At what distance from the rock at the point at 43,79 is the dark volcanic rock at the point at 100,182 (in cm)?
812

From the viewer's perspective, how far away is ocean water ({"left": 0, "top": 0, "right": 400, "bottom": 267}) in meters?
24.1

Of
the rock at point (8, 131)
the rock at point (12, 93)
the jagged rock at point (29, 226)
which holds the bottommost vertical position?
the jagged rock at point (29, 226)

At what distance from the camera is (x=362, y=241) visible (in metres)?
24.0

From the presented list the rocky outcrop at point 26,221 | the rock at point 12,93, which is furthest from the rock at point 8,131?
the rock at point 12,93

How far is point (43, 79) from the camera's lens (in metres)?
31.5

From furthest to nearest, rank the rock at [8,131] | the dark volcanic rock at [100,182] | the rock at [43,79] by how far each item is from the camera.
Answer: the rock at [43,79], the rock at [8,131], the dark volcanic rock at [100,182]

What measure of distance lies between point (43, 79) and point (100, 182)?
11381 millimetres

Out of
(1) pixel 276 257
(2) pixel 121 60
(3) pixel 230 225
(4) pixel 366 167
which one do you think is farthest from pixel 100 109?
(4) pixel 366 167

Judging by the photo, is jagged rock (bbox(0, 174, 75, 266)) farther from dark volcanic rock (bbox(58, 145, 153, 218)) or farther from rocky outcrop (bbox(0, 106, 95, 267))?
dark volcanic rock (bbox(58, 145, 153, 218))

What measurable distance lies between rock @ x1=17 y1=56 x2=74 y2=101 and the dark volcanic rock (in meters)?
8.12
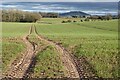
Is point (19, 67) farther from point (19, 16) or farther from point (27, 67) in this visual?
point (19, 16)

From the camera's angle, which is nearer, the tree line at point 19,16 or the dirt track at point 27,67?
the dirt track at point 27,67

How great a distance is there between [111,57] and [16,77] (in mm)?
8026

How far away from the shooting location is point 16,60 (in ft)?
68.8

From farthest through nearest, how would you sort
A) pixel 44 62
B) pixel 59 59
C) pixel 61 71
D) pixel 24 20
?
pixel 24 20 < pixel 59 59 < pixel 44 62 < pixel 61 71

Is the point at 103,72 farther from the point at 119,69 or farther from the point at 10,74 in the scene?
the point at 10,74

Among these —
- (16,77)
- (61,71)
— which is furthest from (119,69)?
(16,77)

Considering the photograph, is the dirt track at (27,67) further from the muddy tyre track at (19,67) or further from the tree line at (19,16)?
the tree line at (19,16)

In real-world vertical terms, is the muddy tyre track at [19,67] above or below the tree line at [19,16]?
below

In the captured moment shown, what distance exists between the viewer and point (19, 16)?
149625 millimetres

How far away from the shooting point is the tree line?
5326 inches

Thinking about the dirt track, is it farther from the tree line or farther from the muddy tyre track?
the tree line

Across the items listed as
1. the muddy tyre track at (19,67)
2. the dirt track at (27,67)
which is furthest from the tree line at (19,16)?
the dirt track at (27,67)

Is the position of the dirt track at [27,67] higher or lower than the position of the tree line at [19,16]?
lower

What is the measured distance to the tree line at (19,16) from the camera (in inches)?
5326
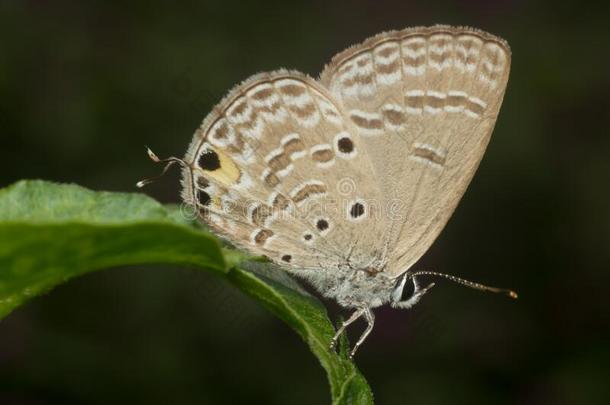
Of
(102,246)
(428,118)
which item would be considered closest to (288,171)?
(428,118)

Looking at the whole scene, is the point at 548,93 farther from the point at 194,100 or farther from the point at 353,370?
the point at 353,370

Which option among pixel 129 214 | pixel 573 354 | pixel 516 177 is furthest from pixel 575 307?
pixel 129 214

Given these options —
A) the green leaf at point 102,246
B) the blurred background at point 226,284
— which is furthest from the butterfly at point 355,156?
the blurred background at point 226,284

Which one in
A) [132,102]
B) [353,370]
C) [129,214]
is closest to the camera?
[129,214]

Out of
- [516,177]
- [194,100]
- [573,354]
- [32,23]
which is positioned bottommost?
[573,354]

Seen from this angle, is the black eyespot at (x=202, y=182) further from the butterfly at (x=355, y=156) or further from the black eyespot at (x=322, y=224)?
the black eyespot at (x=322, y=224)

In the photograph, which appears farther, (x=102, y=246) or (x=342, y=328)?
(x=342, y=328)

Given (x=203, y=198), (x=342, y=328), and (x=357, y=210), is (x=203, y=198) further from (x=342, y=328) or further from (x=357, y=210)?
(x=342, y=328)
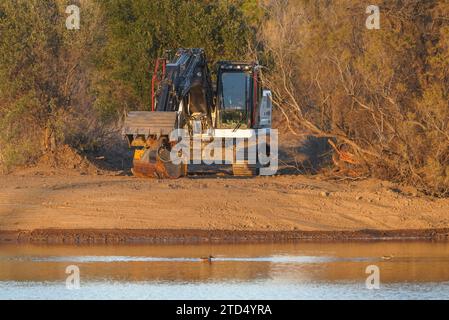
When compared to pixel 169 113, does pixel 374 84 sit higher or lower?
higher

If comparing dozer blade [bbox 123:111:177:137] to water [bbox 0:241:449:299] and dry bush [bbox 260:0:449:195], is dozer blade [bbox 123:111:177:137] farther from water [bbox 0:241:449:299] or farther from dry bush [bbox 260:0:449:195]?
water [bbox 0:241:449:299]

▸ **Required work**
Show each line above that contains the word "dirt".

▸ **The reply**
From the camera's angle, which is nearer, the tree line at point 19,16 or the dirt track at point 27,67?
the dirt track at point 27,67
Considering the photograph, is the dirt track at (27,67) further from the muddy tyre track at (19,67) or further from the tree line at (19,16)?
Thinking about the dirt track, is it farther from the tree line or farther from the muddy tyre track?
2. the dirt track at (27,67)
the dirt track at (27,67)
Is the position of the dirt track at [27,67] higher or lower than the position of the tree line at [19,16]?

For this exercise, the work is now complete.